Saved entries
--- begin ---

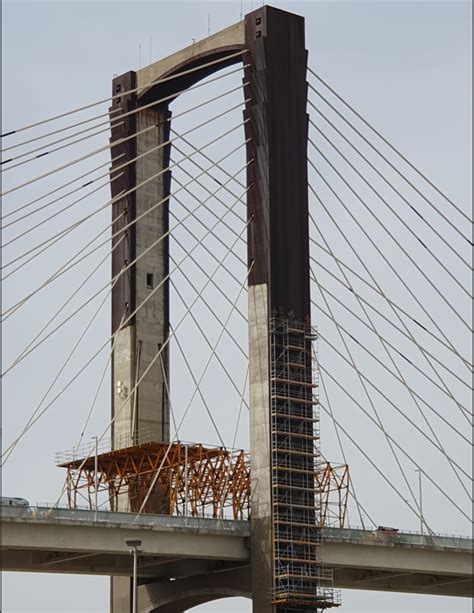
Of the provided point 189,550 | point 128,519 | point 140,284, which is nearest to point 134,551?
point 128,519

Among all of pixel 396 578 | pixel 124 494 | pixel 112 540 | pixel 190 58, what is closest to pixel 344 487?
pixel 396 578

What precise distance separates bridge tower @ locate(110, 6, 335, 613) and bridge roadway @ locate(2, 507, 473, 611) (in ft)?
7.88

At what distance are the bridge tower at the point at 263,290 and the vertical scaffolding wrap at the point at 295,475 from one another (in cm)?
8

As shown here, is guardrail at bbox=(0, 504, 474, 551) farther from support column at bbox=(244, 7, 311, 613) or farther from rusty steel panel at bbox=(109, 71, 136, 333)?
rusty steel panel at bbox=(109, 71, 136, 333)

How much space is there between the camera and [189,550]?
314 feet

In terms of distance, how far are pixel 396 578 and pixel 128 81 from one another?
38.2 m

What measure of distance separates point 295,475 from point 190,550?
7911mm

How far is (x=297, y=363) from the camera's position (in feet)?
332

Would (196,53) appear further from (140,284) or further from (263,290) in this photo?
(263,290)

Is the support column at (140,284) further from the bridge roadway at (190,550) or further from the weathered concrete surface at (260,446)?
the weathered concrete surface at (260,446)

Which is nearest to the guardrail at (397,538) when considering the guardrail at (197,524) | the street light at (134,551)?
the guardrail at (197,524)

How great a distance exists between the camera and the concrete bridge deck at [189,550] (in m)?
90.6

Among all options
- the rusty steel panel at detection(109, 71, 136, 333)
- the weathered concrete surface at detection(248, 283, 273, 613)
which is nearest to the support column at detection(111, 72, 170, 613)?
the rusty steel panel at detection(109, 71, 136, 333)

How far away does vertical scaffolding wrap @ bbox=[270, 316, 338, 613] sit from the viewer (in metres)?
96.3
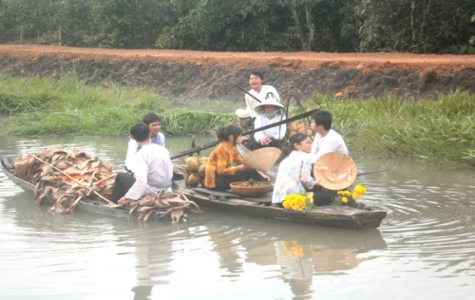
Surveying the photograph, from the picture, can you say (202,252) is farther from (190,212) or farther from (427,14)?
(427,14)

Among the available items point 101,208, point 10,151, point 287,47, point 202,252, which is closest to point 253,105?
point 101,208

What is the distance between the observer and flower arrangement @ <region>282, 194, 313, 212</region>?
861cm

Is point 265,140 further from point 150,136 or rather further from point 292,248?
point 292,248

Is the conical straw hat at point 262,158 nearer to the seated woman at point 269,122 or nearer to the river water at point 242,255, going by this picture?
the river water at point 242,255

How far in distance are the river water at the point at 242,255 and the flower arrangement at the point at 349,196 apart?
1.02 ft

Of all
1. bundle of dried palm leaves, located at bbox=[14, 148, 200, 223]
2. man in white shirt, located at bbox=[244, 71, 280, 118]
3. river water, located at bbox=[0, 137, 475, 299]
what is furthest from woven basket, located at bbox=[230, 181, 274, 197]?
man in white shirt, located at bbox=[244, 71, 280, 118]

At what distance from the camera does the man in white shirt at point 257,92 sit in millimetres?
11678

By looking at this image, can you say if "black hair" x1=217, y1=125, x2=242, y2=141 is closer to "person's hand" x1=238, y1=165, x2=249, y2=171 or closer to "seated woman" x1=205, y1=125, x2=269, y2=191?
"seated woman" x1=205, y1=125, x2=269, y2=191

--- end ---
--- begin ---

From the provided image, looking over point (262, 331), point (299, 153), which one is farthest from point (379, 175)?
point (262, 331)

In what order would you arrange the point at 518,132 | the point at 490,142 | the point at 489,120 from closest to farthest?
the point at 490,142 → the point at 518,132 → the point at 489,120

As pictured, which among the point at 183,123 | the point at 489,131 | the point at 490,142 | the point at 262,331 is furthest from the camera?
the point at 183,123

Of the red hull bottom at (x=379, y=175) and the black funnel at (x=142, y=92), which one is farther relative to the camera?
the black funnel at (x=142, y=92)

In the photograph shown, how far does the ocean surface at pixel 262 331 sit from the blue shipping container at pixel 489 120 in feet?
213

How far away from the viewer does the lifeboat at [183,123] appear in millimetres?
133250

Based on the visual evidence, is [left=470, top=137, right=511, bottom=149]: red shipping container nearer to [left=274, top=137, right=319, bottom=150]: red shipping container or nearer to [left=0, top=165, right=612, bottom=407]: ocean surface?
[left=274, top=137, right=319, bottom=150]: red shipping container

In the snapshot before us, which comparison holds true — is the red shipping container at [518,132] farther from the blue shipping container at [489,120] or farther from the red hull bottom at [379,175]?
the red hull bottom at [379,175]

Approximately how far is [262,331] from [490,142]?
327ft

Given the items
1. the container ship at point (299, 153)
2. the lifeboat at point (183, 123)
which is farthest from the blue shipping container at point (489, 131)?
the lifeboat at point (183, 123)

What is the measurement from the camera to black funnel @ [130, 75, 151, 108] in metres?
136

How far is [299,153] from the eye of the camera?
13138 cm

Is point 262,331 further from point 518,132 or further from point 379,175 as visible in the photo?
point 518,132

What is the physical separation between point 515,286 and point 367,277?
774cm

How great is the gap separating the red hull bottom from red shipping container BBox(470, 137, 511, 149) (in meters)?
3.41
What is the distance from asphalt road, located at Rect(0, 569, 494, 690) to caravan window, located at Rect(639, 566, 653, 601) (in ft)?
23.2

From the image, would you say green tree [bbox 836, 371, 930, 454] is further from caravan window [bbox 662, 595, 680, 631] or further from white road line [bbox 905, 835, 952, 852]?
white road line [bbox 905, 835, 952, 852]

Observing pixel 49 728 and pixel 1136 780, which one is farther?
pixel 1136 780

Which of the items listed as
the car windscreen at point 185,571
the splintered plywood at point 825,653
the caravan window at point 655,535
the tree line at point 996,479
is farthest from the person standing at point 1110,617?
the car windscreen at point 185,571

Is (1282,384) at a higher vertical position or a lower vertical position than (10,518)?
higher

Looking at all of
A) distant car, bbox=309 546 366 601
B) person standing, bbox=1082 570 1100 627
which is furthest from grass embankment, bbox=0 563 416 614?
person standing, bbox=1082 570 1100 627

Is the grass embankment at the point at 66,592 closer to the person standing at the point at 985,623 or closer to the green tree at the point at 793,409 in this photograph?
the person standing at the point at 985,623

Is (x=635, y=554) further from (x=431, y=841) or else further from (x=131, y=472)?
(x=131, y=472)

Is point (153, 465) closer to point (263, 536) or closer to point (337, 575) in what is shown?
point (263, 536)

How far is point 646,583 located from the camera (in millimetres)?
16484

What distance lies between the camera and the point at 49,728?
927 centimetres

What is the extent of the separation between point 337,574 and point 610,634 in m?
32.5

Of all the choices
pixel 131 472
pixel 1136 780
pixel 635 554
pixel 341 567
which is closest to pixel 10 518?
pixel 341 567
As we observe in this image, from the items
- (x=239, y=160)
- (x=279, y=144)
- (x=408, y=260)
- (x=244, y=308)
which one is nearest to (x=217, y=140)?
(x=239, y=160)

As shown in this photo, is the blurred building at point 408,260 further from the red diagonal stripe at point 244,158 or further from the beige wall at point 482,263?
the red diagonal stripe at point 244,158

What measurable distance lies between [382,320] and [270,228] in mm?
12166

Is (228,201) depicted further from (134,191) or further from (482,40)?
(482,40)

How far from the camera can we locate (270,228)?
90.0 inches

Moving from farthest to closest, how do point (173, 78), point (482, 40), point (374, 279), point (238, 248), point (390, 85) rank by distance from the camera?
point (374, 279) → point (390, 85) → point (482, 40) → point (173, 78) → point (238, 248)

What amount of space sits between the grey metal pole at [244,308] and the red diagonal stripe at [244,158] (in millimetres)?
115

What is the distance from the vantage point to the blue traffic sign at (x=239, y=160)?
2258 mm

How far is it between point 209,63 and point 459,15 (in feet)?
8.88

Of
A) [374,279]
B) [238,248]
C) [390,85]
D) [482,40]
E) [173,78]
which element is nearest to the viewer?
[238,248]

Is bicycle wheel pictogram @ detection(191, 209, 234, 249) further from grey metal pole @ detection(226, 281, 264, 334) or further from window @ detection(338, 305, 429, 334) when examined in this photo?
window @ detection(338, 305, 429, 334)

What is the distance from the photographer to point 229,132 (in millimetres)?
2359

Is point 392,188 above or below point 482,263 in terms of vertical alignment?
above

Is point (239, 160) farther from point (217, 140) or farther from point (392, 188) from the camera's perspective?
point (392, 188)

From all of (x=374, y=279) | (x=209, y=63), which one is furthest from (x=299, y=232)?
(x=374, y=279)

--- end ---
--- begin ---

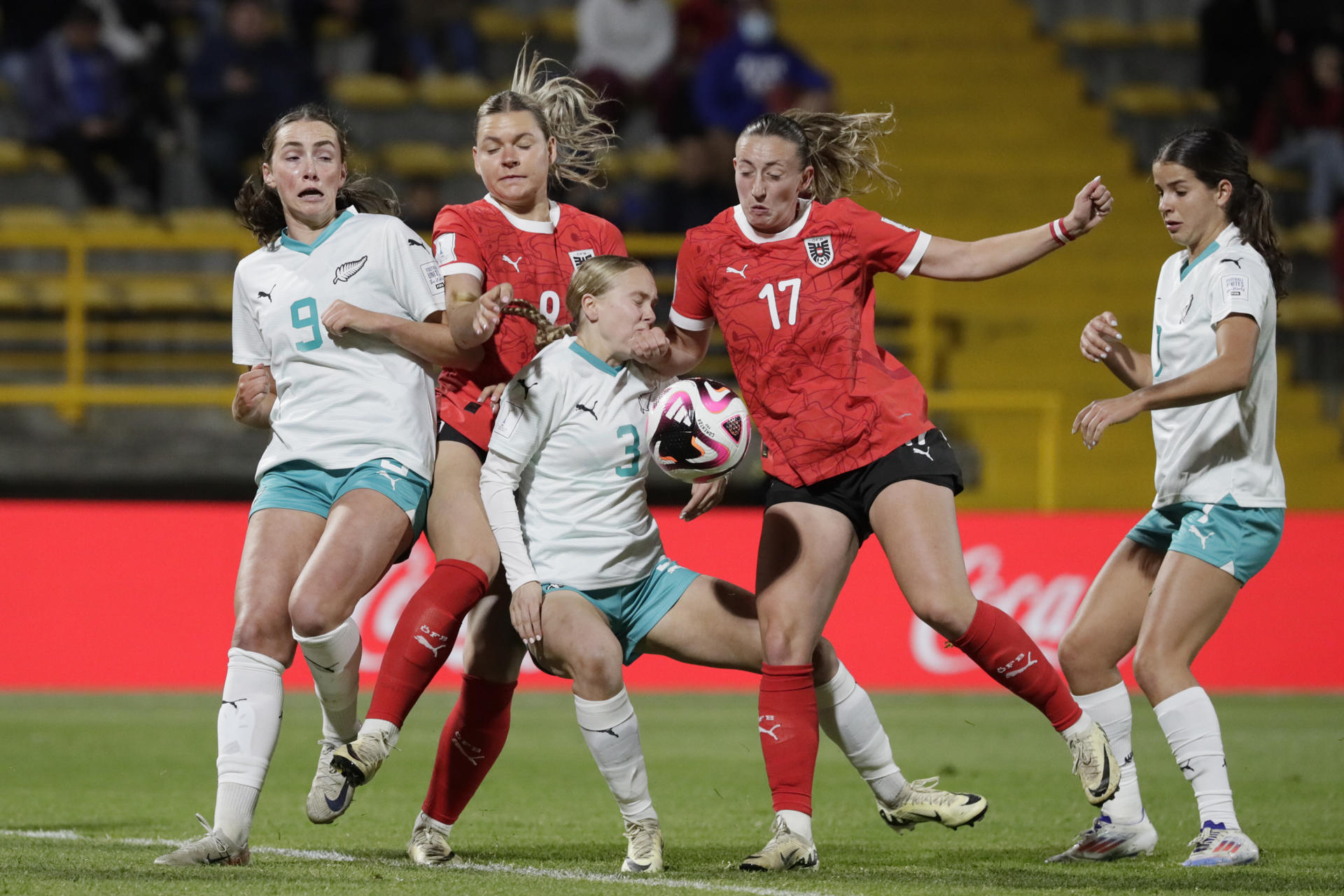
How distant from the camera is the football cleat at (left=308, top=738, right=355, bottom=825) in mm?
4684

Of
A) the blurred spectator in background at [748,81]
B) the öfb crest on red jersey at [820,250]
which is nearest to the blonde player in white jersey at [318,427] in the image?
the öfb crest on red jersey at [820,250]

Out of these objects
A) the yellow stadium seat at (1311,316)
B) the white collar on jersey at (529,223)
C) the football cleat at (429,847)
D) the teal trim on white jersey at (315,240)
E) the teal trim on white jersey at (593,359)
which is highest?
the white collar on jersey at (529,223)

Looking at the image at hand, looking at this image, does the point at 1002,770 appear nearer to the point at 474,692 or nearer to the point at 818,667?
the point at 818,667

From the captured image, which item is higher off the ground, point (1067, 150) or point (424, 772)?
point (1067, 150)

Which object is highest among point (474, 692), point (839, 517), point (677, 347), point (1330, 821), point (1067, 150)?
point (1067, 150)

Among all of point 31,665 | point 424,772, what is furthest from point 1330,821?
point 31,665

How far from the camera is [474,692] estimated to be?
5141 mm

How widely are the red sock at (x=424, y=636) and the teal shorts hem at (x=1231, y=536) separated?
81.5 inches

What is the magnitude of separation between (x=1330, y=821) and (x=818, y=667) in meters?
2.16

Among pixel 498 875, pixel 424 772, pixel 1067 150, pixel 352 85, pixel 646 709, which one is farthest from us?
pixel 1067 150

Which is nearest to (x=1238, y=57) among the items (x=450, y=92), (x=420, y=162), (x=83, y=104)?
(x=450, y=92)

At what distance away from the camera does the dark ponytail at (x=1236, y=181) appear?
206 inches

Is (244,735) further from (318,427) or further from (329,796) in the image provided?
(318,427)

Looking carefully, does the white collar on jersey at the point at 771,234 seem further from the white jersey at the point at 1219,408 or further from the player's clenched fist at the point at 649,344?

--- end ---

Pull out each line from the items above that contains the word "distant".

=== WRITTEN ANSWER ===
A) distant car, bbox=309 546 366 601
How distant from the camera is the football cleat at (left=308, top=738, right=355, bottom=825) in mm?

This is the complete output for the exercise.